O comportamento de uma seita religiosa nunca é o mesmo quando diante e afastado das câmaras televisivas. Com objectivas ou microfones por perto, um pastor é obrigado a provar, por todas as vias possíveis e aproveitando cada segundo, que no seu templo reside realmente a salvação e o fim de todos os vícios. Off the record, presume-se que as coisas decorram de forma mais rotineira para os presentes. Não é de agora a tendência dos Indian Jewelry para se exporem como comuna freak de hierarquia mutável (os integrantes em digressão variam de concerto para concerto, “formação de estúdio” parece ser uma utopia irrepetível) - engrossar a teia de referências míticas e engendrar manifestações artísticas sugestivamente bizarras eram hábitos que acompanhavam a turma de Houston desde a sua formação enquanto Swarm of Angels (tronco a partir do qual brotaram todas as outras ramificações). Já em nome da Ourivesaria Indiana, os mesmos estranhos hábitos marcavam o óptimo Invasive Exotics em 2006. A complicação do trajecto fez-se também de entrevistas lacónicas, discos de projectos paralelos limitados a 10 cópias acessíveis apenas aos mais privilegiados, vídeos promocionais pouco esclarecedores.
Não se percebe ao certo se os Indian Jewelry procuram parodiar os traços caricaturais próprios da conduta freak ou se, pelo contrário, tropeçaram em todos os clichés possíveis dessa sina. O mistério formal vai prevalecendo, mas, desta vez, todas as dúvidas acerca da pertinência musical dos Indian Jewelry dissipam-se de modo aparentemente irreversível: isto porque Free Gold! é muito mais do que cobre pintado de dourado – é, sim, o confiante esbanjar de uma oceânica seiva shoegaze que, cedendo margem a um e outro capricho, vai cobrindo de imaculado ruído branco as vozes dispersas num eco perfeitamente esotérico, sem que essa trégua assinada no céu impeça as guitarras aladas de alinharem esforços em impressionantes confrontos com sintetizadores saturados mais afeiçoados aos imprevisíveis métodos de guerrilha.
Todo esse aspecto de guerra santa, associado à prática de shoegaze, faria adivinhar os Indian Jewelry como prováveis acólitos de uns My Bloody Valentine ou Jesus & Mary Chain esteticamente beatificados.

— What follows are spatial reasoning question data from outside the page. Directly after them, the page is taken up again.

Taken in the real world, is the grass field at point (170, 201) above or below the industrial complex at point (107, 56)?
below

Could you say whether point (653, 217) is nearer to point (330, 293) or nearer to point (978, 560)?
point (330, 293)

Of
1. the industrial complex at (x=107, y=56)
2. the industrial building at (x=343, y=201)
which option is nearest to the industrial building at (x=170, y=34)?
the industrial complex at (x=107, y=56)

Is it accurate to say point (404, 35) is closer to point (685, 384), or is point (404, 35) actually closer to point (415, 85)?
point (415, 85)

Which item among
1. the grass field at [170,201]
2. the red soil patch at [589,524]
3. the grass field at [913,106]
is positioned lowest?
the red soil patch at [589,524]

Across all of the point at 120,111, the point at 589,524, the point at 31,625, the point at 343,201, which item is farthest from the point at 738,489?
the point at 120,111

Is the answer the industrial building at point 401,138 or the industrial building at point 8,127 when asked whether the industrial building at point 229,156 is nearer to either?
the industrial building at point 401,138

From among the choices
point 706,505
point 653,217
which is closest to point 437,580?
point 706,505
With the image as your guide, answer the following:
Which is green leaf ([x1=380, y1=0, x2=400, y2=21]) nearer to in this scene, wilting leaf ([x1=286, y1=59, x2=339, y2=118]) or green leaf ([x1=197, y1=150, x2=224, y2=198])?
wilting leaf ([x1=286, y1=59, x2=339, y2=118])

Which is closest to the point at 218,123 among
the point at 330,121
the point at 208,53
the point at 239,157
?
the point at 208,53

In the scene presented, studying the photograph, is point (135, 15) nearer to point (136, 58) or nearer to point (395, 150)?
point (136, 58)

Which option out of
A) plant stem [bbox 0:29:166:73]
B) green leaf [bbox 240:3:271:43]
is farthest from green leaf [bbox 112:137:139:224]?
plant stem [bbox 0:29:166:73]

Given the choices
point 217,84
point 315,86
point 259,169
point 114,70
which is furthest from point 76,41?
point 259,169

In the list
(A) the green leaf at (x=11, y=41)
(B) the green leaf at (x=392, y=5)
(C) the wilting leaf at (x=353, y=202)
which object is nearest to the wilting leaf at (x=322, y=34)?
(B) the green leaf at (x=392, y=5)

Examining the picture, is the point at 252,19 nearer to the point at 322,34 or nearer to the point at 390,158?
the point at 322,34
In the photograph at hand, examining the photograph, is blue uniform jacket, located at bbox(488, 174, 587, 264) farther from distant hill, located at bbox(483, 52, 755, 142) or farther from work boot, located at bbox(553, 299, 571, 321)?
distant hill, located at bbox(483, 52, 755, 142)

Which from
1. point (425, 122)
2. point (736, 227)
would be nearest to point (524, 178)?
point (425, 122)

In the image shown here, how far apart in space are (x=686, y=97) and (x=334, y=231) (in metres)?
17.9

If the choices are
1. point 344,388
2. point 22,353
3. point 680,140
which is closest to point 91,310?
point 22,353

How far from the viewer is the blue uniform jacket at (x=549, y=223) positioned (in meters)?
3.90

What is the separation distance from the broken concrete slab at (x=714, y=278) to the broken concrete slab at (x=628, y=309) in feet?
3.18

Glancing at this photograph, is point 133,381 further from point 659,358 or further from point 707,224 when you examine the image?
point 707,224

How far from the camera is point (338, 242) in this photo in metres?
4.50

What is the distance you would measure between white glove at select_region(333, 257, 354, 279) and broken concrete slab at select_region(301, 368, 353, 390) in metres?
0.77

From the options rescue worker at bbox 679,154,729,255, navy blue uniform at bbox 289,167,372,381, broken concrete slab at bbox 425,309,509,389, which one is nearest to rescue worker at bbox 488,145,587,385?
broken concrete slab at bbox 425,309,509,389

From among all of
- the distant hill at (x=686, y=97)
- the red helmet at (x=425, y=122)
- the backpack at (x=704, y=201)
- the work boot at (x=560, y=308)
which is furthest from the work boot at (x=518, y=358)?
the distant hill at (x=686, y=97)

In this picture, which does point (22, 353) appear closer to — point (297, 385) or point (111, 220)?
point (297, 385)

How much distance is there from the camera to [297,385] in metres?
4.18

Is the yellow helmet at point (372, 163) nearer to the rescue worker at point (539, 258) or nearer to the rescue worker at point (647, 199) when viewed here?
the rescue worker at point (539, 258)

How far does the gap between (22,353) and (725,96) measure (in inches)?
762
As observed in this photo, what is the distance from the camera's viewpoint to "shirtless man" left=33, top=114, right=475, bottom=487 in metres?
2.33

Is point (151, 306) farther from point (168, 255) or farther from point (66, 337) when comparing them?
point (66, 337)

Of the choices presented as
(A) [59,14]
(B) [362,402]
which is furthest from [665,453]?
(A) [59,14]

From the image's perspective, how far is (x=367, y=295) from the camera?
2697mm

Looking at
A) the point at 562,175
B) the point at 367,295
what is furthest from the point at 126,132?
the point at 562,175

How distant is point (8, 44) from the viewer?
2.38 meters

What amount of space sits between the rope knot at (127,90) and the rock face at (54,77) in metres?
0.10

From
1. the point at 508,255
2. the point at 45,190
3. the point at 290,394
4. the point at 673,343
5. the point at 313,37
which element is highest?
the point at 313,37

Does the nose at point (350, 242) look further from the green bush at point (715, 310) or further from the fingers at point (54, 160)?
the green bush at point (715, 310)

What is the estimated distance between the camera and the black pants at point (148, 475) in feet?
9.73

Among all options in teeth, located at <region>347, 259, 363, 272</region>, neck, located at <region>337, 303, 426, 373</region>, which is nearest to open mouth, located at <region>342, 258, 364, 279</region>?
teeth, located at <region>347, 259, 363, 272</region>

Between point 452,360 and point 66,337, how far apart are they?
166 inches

Talvez esse seja apenas um ângulo de aproximação possível a Free Gold!, que, além disso, progride muito à imagem de disco em romaria sofrida pelo deserto: os elevados padrões de guitarra preservados em permanente circularidade são também aqueles que se sujeitam ao açoite violento de toda a parafernália analógica (ou, de outra forma, o deserto seria apenas uma auto-estrada com Via Verde para o tédio). Quase como uns Bardo Pond mais masoquistas, os Indian Jewelry de Free Gold! são praticantes de um shoegaze que pavoneia a sua juba de leão e que depois oferece a sua pata traseira ao veneno anómalo do escorpião que tem nos sintetizadores mais falíveis o seu espigão.
A mão que distribui Free Gold! encontra-se também calejada pelo seu historial burloso e desenvencilhado – a cada suspeita de bluff, que pressinta estagnação de ideias, os Indian Jewelry respondem com um all in que arrasta consigo fichas que ninguém esperaria encontrar em jogo. Entre as quais destaca-se uma “Hello Africa” que, aos seus sintetizadores espalmados pelo efeito cilíndrico do mandril, recupera todas as sensações de gozo possíveis de serem obtidas a uma música genérica para cena de duelo num filme de John Carpenter que tenha Kurt Russell como homem de acção (Fuga de Los Angeles., Jack Burton nas Garras do Mandarim, etc.).
Confirma-se uma vez mais que os Indian Jewelry produzem música out com noção assente do seu balanço out, o que logo, à partida, pode diminuir os índices de genuinidade que se medem ao sangue por aqui bombeado. Free Gold! é, contudo, objecto refinado, envolvente, divertido e intrigante ao ponto de triplicar a esperança de que seja diminuto o intervalo entre este e o próximo disco de Indian Jewelry. Perdoem-me os Kings of Convenience, mas Loud is the New Quiet e Free Gold será, ao lado de Street Horrrsing dos Fuck Buttons, um dos discos de 2008 mais propícios a visões e êxtases diversos quando escutado em alto volume nas colunas de um quarto inclinado nesse sentido.